On February 4, the White House announced that the U.S. Treasury Department will be issuing new guidelines (Guidelines) on executive compensation affecting companies that are receiving financial assistance from the U.S. government under the Troubled Asset Relief Program (TARP).

Pursuant to the Guidelines, all companies that have received or will receive government assistance under TARP must provide initial and annual certifications to the Treasury that such company has strictly complied with statutory, Treasury and contractual executive compensation restrictions. In addition, the compensation committees must detail how their senior executive compensation program discourages excessive and unnecessary risk-taking.  

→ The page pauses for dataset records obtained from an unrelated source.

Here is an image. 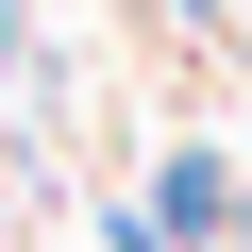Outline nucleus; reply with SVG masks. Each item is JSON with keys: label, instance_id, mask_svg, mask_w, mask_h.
Wrapping results in <instances>:
<instances>
[{"label": "nucleus", "instance_id": "obj_1", "mask_svg": "<svg viewBox=\"0 0 252 252\" xmlns=\"http://www.w3.org/2000/svg\"><path fill=\"white\" fill-rule=\"evenodd\" d=\"M235 219H252V202H235Z\"/></svg>", "mask_w": 252, "mask_h": 252}]
</instances>
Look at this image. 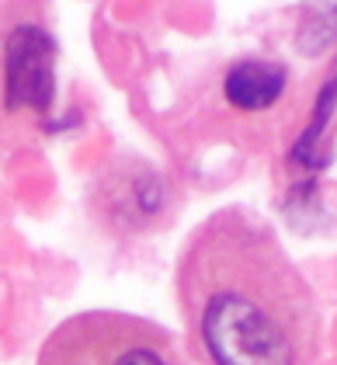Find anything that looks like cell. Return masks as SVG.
<instances>
[{
    "label": "cell",
    "mask_w": 337,
    "mask_h": 365,
    "mask_svg": "<svg viewBox=\"0 0 337 365\" xmlns=\"http://www.w3.org/2000/svg\"><path fill=\"white\" fill-rule=\"evenodd\" d=\"M174 296L198 365H309L316 299L257 212L229 205L177 254Z\"/></svg>",
    "instance_id": "cell-1"
},
{
    "label": "cell",
    "mask_w": 337,
    "mask_h": 365,
    "mask_svg": "<svg viewBox=\"0 0 337 365\" xmlns=\"http://www.w3.org/2000/svg\"><path fill=\"white\" fill-rule=\"evenodd\" d=\"M56 66L53 0H0V170L53 129Z\"/></svg>",
    "instance_id": "cell-2"
},
{
    "label": "cell",
    "mask_w": 337,
    "mask_h": 365,
    "mask_svg": "<svg viewBox=\"0 0 337 365\" xmlns=\"http://www.w3.org/2000/svg\"><path fill=\"white\" fill-rule=\"evenodd\" d=\"M35 365H185V359L167 327L146 317L84 309L46 337Z\"/></svg>",
    "instance_id": "cell-3"
},
{
    "label": "cell",
    "mask_w": 337,
    "mask_h": 365,
    "mask_svg": "<svg viewBox=\"0 0 337 365\" xmlns=\"http://www.w3.org/2000/svg\"><path fill=\"white\" fill-rule=\"evenodd\" d=\"M87 209L94 223L118 240H140L160 233L177 212V192L164 170L142 157H115L98 174Z\"/></svg>",
    "instance_id": "cell-4"
},
{
    "label": "cell",
    "mask_w": 337,
    "mask_h": 365,
    "mask_svg": "<svg viewBox=\"0 0 337 365\" xmlns=\"http://www.w3.org/2000/svg\"><path fill=\"white\" fill-rule=\"evenodd\" d=\"M285 84H289V70L281 63L244 56L229 63V70L223 73V98L233 112H268V108L279 105V98L285 94Z\"/></svg>",
    "instance_id": "cell-5"
},
{
    "label": "cell",
    "mask_w": 337,
    "mask_h": 365,
    "mask_svg": "<svg viewBox=\"0 0 337 365\" xmlns=\"http://www.w3.org/2000/svg\"><path fill=\"white\" fill-rule=\"evenodd\" d=\"M334 105H337V77L323 87V91H320L316 108H313V122H309V129L299 136L296 150H292V160H296L299 168L316 170V168H323V164H327V157L320 153V143H323L327 122H331V115H334Z\"/></svg>",
    "instance_id": "cell-6"
}]
</instances>
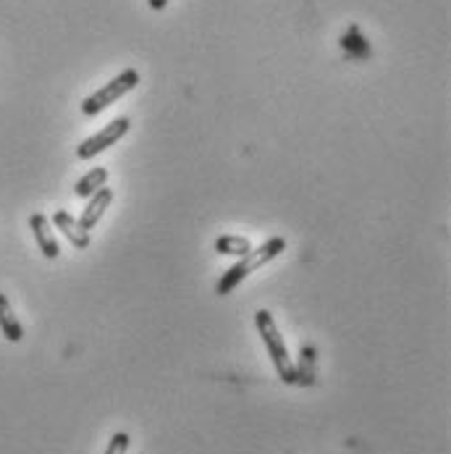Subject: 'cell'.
Returning <instances> with one entry per match:
<instances>
[{
  "instance_id": "8fae6325",
  "label": "cell",
  "mask_w": 451,
  "mask_h": 454,
  "mask_svg": "<svg viewBox=\"0 0 451 454\" xmlns=\"http://www.w3.org/2000/svg\"><path fill=\"white\" fill-rule=\"evenodd\" d=\"M105 184H108V168H92L87 176H82V179L76 182L74 195L89 200V197L95 195L97 190H103Z\"/></svg>"
},
{
  "instance_id": "8992f818",
  "label": "cell",
  "mask_w": 451,
  "mask_h": 454,
  "mask_svg": "<svg viewBox=\"0 0 451 454\" xmlns=\"http://www.w3.org/2000/svg\"><path fill=\"white\" fill-rule=\"evenodd\" d=\"M111 202H113V190H111V187L97 190L95 195L89 197V202H87L84 213L76 218V221H79V226H82L84 231H92V229L97 226V221L105 215V210L111 207Z\"/></svg>"
},
{
  "instance_id": "3957f363",
  "label": "cell",
  "mask_w": 451,
  "mask_h": 454,
  "mask_svg": "<svg viewBox=\"0 0 451 454\" xmlns=\"http://www.w3.org/2000/svg\"><path fill=\"white\" fill-rule=\"evenodd\" d=\"M139 84V71L136 68H124L119 76H113L105 87H100L97 92L87 95L82 103V114L84 116H97L103 114L108 106H113L116 100H121L124 95H129L131 90Z\"/></svg>"
},
{
  "instance_id": "ba28073f",
  "label": "cell",
  "mask_w": 451,
  "mask_h": 454,
  "mask_svg": "<svg viewBox=\"0 0 451 454\" xmlns=\"http://www.w3.org/2000/svg\"><path fill=\"white\" fill-rule=\"evenodd\" d=\"M294 371H297V387H313L318 381V349L313 344H305L299 349V360Z\"/></svg>"
},
{
  "instance_id": "6da1fadb",
  "label": "cell",
  "mask_w": 451,
  "mask_h": 454,
  "mask_svg": "<svg viewBox=\"0 0 451 454\" xmlns=\"http://www.w3.org/2000/svg\"><path fill=\"white\" fill-rule=\"evenodd\" d=\"M286 250V239L284 237H270L268 242H262L258 250L253 247V253L250 255H245V258H239L237 265H231L223 276H221V281L215 284V292H218V297H226V294H231L253 270H258L260 265H265V262H270V260H276L281 253Z\"/></svg>"
},
{
  "instance_id": "9c48e42d",
  "label": "cell",
  "mask_w": 451,
  "mask_h": 454,
  "mask_svg": "<svg viewBox=\"0 0 451 454\" xmlns=\"http://www.w3.org/2000/svg\"><path fill=\"white\" fill-rule=\"evenodd\" d=\"M341 48H344L352 59H357V61H368V59L373 56L370 43L362 37V32H360L357 24H352V27L341 35Z\"/></svg>"
},
{
  "instance_id": "52a82bcc",
  "label": "cell",
  "mask_w": 451,
  "mask_h": 454,
  "mask_svg": "<svg viewBox=\"0 0 451 454\" xmlns=\"http://www.w3.org/2000/svg\"><path fill=\"white\" fill-rule=\"evenodd\" d=\"M53 226L56 229H61V234H64L66 239L76 247V250H87L89 247V231H84L82 226H79V221L71 215V213H66V210H58V213H53Z\"/></svg>"
},
{
  "instance_id": "5b68a950",
  "label": "cell",
  "mask_w": 451,
  "mask_h": 454,
  "mask_svg": "<svg viewBox=\"0 0 451 454\" xmlns=\"http://www.w3.org/2000/svg\"><path fill=\"white\" fill-rule=\"evenodd\" d=\"M29 229H32V234H35V239H37V245H40V250H43L45 258L56 260L61 255V245H58V239L53 237L51 218H48V215L35 213V215L29 218Z\"/></svg>"
},
{
  "instance_id": "4fadbf2b",
  "label": "cell",
  "mask_w": 451,
  "mask_h": 454,
  "mask_svg": "<svg viewBox=\"0 0 451 454\" xmlns=\"http://www.w3.org/2000/svg\"><path fill=\"white\" fill-rule=\"evenodd\" d=\"M129 434H124V431H119V434H113V439H111V444H108V450L105 454H127L129 452Z\"/></svg>"
},
{
  "instance_id": "7a4b0ae2",
  "label": "cell",
  "mask_w": 451,
  "mask_h": 454,
  "mask_svg": "<svg viewBox=\"0 0 451 454\" xmlns=\"http://www.w3.org/2000/svg\"><path fill=\"white\" fill-rule=\"evenodd\" d=\"M255 325H258L260 339L265 341V349H268V355H270V360L276 365V373L281 376L284 384L294 387L297 384V371H294V363L289 357V349H286V344H284V339L278 333L276 318L268 310H258L255 313Z\"/></svg>"
},
{
  "instance_id": "30bf717a",
  "label": "cell",
  "mask_w": 451,
  "mask_h": 454,
  "mask_svg": "<svg viewBox=\"0 0 451 454\" xmlns=\"http://www.w3.org/2000/svg\"><path fill=\"white\" fill-rule=\"evenodd\" d=\"M0 331H3V336L8 341H21L24 339V325L19 324V318L13 316L5 294H0Z\"/></svg>"
},
{
  "instance_id": "7c38bea8",
  "label": "cell",
  "mask_w": 451,
  "mask_h": 454,
  "mask_svg": "<svg viewBox=\"0 0 451 454\" xmlns=\"http://www.w3.org/2000/svg\"><path fill=\"white\" fill-rule=\"evenodd\" d=\"M215 253L218 255H234V258H245L253 253V242L247 237H218L215 239Z\"/></svg>"
},
{
  "instance_id": "277c9868",
  "label": "cell",
  "mask_w": 451,
  "mask_h": 454,
  "mask_svg": "<svg viewBox=\"0 0 451 454\" xmlns=\"http://www.w3.org/2000/svg\"><path fill=\"white\" fill-rule=\"evenodd\" d=\"M129 129H131V121L127 119V116L113 119L105 129H100L97 134L87 137V139L76 147V158H79V160H92L95 155H100V153H105L111 145H116L121 137H127Z\"/></svg>"
},
{
  "instance_id": "5bb4252c",
  "label": "cell",
  "mask_w": 451,
  "mask_h": 454,
  "mask_svg": "<svg viewBox=\"0 0 451 454\" xmlns=\"http://www.w3.org/2000/svg\"><path fill=\"white\" fill-rule=\"evenodd\" d=\"M147 5H150L152 11H163V8L168 5V0H147Z\"/></svg>"
}]
</instances>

The Treasury will issue proposed guidance, subject to public comment, with respect to executive compensation requirements as they relate to future generally available capital access programs (i.e., programs that have the same terms for all recipients). Components of this proposal will include the following:  

  • Senior executives at such companies will be limited to $500,000 in total annual compensation plus restricted stock unless such restriction is waived with full public disclosure and a non-binding “say on pay” shareholder resolution (if such vote is requested). All such companies must review and disclose the reasons that compensation arrangements of both the senior executives and other employees discourage excessive and unnecessary risk-taking.
  • Such companies will be required to “claw back” bonuses and incentive compensation from up to 25 senior executives if the executives are found to have knowingly engaged in providing inaccurate information relating to the financial statements or performance metrics used to calculate their own incentive pay.  
  • The top five senior executives at such companies will not be allowed a “golden parachute” payment greater than one year’s compensation.  
  • The boards of directors of such companies will be required to adopt a company policy relating to approval of luxury expenditures.  

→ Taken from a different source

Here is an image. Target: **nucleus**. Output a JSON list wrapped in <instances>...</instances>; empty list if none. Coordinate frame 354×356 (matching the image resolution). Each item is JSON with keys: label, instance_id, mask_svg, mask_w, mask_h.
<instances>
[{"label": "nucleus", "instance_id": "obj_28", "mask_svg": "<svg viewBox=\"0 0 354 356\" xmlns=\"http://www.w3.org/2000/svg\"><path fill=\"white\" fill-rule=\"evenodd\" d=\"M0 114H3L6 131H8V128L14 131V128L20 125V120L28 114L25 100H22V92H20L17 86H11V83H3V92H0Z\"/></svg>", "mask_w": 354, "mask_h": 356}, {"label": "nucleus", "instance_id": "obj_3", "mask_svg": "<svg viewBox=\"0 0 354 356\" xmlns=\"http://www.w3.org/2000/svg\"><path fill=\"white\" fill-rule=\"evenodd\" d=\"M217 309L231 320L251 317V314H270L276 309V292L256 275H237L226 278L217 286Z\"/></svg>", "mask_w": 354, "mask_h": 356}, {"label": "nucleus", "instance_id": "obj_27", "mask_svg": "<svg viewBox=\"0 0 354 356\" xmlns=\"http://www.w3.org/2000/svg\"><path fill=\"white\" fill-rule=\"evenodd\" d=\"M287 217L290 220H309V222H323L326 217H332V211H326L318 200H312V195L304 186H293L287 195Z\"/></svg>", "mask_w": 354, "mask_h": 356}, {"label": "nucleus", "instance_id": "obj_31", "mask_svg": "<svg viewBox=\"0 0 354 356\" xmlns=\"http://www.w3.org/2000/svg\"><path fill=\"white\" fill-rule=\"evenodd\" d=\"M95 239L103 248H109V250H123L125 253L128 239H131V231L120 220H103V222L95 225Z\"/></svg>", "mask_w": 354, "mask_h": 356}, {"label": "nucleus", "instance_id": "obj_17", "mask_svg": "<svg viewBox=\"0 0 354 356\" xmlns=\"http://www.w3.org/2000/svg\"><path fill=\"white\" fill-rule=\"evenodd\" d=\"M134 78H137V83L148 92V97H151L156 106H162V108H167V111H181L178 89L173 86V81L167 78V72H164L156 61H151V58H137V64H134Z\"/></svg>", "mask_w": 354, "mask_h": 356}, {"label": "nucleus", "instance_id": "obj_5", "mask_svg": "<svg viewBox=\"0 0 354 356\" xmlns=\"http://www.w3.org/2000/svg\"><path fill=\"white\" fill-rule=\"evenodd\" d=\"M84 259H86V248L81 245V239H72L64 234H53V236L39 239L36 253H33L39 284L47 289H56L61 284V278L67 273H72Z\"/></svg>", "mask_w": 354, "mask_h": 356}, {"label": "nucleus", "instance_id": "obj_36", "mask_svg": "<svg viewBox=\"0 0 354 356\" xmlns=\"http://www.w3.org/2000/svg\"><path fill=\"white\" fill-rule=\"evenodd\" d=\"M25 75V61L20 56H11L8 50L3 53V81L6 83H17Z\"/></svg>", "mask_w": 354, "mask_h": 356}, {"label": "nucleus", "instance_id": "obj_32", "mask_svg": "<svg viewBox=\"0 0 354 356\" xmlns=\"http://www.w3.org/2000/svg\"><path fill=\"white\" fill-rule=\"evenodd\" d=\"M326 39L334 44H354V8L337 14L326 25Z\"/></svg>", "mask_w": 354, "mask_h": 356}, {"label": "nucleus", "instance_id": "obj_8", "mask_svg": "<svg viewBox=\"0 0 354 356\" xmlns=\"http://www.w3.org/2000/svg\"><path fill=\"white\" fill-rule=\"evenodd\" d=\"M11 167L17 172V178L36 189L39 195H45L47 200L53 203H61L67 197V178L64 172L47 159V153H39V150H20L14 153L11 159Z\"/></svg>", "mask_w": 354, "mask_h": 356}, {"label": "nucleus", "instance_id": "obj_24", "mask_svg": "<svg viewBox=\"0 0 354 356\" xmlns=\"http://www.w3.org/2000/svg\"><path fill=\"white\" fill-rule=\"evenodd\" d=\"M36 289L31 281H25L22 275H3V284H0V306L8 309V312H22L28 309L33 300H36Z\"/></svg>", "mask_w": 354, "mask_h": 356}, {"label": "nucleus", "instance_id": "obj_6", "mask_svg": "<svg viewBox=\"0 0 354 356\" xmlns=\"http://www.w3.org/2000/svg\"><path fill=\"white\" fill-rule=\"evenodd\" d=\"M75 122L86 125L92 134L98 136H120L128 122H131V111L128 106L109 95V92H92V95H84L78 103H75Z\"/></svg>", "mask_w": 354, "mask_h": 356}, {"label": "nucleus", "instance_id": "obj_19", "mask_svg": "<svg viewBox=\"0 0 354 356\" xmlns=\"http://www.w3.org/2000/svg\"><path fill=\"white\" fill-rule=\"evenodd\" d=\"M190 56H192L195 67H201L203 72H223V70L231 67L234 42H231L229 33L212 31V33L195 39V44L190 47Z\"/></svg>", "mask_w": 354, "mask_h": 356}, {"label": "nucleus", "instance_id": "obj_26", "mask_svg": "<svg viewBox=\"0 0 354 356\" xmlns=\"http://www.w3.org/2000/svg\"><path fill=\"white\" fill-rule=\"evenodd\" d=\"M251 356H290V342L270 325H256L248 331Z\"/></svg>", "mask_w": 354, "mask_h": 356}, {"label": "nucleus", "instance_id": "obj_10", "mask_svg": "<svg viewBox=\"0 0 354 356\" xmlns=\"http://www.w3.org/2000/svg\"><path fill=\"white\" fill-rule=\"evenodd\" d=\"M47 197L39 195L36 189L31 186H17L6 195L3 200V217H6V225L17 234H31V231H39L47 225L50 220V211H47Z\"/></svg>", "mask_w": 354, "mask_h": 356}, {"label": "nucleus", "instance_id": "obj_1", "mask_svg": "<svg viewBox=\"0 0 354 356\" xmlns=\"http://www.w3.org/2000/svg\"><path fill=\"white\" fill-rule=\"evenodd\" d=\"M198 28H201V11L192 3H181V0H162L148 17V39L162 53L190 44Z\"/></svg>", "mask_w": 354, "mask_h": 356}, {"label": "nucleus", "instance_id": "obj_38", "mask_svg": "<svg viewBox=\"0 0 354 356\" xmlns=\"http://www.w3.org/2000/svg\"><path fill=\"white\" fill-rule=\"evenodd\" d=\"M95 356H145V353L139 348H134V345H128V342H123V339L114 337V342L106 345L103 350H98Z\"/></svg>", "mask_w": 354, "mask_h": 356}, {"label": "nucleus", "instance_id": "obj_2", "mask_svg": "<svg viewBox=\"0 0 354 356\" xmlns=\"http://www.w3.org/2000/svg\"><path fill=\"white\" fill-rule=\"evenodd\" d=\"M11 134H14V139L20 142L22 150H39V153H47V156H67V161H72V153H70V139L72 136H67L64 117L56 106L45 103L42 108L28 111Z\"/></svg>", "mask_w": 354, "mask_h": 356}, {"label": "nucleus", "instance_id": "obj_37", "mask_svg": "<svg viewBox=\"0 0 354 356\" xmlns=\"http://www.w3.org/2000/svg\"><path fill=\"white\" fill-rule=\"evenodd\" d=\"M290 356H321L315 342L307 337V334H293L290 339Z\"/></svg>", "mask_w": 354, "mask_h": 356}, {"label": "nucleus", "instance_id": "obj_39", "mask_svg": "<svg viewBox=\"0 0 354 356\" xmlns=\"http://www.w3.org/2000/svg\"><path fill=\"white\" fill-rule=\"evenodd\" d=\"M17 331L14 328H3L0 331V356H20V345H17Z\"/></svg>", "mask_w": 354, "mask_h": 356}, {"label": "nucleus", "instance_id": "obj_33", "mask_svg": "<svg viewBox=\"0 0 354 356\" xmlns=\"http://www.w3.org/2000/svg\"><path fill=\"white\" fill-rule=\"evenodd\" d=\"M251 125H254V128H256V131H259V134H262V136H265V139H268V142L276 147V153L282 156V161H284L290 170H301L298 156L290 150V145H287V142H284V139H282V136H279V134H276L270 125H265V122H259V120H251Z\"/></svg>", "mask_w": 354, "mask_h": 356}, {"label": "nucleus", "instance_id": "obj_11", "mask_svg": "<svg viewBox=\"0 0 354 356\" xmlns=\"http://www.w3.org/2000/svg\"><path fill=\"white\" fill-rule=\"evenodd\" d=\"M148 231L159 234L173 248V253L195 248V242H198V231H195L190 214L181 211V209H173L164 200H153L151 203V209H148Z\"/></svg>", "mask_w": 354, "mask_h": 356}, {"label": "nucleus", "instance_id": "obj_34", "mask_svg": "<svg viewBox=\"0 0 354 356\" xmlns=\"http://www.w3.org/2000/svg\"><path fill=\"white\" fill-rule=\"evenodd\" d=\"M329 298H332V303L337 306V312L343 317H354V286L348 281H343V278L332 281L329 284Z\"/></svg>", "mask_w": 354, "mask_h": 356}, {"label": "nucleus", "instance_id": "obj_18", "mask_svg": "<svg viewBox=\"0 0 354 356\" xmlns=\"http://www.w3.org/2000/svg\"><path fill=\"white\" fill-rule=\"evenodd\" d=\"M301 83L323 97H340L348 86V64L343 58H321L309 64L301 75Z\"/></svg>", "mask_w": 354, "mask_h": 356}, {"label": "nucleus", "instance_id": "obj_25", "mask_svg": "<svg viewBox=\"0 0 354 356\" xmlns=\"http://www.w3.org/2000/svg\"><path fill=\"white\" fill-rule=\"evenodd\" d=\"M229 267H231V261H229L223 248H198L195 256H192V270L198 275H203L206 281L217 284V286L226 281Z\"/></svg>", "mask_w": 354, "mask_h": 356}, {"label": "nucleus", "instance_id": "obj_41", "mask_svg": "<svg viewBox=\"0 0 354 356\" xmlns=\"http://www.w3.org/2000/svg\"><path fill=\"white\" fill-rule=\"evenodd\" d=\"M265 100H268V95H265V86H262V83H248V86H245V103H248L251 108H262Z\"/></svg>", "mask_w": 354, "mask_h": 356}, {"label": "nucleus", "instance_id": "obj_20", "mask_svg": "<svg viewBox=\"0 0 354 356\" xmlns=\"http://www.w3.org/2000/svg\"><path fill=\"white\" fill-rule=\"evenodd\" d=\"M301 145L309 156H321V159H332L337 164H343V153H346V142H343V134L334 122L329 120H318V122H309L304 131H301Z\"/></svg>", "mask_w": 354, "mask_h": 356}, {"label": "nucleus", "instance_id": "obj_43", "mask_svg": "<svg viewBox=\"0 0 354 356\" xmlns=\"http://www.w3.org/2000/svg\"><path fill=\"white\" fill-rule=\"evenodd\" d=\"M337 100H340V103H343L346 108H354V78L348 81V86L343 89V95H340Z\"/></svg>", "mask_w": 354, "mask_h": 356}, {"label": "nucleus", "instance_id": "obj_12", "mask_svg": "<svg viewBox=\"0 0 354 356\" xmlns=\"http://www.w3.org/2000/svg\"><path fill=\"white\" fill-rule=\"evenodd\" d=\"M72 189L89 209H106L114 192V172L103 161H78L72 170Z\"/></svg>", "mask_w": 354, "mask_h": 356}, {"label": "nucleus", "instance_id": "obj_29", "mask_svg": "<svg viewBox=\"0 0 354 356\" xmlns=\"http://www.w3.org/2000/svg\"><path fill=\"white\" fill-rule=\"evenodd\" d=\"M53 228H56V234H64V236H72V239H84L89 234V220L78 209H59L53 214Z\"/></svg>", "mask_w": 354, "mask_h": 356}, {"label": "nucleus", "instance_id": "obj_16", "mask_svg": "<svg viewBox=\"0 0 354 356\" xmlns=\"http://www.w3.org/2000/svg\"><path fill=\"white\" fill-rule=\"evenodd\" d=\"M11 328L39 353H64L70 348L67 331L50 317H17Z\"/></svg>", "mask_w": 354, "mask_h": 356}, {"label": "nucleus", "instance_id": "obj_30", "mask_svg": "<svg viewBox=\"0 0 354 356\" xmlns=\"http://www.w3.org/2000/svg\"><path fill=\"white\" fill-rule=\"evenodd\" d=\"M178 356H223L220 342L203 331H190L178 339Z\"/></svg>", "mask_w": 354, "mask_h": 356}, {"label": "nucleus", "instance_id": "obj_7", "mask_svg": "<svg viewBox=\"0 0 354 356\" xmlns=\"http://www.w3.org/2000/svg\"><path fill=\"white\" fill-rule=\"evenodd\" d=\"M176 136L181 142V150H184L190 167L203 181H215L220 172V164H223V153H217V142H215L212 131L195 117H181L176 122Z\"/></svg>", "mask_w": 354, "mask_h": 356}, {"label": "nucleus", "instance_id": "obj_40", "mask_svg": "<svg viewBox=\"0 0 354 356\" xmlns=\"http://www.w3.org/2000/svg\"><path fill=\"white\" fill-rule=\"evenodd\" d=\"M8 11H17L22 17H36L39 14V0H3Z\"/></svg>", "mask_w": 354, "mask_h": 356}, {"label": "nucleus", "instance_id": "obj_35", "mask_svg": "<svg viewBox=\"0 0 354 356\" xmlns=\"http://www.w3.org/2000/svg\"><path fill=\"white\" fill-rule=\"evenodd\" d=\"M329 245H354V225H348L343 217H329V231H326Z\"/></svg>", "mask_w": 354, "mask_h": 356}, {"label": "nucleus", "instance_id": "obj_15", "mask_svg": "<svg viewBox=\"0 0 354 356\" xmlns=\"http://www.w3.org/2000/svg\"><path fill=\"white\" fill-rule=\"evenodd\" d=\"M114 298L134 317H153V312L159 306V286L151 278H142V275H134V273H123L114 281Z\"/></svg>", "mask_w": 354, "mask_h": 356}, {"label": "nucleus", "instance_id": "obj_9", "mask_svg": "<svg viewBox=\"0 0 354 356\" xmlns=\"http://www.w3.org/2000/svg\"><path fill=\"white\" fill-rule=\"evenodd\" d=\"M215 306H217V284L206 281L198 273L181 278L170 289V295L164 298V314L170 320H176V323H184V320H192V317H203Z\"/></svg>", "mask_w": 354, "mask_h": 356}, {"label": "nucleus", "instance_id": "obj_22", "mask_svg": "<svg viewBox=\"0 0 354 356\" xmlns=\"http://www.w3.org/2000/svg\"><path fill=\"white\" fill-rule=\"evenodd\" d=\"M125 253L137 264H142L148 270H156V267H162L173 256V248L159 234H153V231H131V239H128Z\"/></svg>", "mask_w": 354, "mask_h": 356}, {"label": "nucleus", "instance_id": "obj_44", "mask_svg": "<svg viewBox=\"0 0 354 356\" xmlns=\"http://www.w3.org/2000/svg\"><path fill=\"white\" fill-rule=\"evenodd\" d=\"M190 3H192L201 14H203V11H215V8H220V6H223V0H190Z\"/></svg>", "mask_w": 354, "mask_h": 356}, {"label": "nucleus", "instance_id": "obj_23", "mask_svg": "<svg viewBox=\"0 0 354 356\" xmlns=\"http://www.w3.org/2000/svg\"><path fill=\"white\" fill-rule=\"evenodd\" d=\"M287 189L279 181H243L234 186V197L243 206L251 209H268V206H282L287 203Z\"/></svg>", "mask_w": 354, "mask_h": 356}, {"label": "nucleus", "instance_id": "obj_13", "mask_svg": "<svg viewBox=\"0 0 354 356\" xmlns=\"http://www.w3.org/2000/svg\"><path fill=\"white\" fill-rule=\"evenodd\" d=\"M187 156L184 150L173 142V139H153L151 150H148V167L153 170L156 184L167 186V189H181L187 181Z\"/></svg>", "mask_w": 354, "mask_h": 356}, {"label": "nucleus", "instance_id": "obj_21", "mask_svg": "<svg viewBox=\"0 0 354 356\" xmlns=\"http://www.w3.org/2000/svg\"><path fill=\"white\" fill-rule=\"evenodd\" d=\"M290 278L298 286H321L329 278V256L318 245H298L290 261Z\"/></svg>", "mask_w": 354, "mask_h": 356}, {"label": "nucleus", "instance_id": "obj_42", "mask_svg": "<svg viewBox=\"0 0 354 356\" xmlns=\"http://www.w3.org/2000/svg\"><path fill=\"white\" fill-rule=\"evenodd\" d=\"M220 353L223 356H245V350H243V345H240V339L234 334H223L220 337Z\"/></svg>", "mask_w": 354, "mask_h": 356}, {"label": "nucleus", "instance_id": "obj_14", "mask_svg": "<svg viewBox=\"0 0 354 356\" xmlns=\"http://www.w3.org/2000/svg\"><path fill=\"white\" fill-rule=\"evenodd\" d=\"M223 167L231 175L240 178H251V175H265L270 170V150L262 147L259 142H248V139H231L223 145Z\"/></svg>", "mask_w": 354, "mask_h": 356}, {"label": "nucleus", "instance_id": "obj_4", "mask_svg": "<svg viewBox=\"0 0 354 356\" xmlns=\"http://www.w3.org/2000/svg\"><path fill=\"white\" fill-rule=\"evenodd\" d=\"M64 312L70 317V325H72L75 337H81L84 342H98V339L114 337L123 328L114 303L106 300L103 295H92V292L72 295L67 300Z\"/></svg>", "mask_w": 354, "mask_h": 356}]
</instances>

With respect to companies that will receive “exceptional assistance” from the Treasury (i.e., such company is receiving more assistance than is widely available under a standard Treasury assistance program), senior executives at such companies will be limited to $500,000 in total annual compensation except for restricted stock awards. Payments to executives at such companies in excess of $500,000 annually must be made in restricted stock or other similar long-term incentive arrangements, and such restricted stock generally may vest only when the U.S. government has been repaid with interest. Moreover, companies that receive exceptional assistance in the future must have in place a process enabling such company to “claw back” bonuses and incentive compensation from any of the company’s top twenty-five senior executives. Finally, future exceptional assistance recipients will be required to (i) ban golden parachute payments upon severance from employment for the top ten senior executives at such companies; and (ii) limit golden parachute payments to the next twenty-five senior executives (at a minimum) to one year’s compensation upon severance from employment. It appears that these rules will not apply retroactively to companies that have already received extraordinary assistance.  

Finally, the Guidelines detail certain actions the White House and the Treasury believe should be undertaken in efforts to promote long-term regulatory reform with respect to compensation structures and risk management. Among those items to be considered include: (1) a requirement that all compensation committees of public financial institutions review and disclose strategies for aligning compensation with sound risk management; (2) use of long-term perspective in the development of compensation packages for top executives; (3) utilization of “say on pay” shareholder resolutions with respect to executive compensation; and (4) a conference hosted by the Treasury with shareholder advocates, major public pension and institutional investor leaders, policy makers, executives, academics and others on executive pay reform at financial institutions.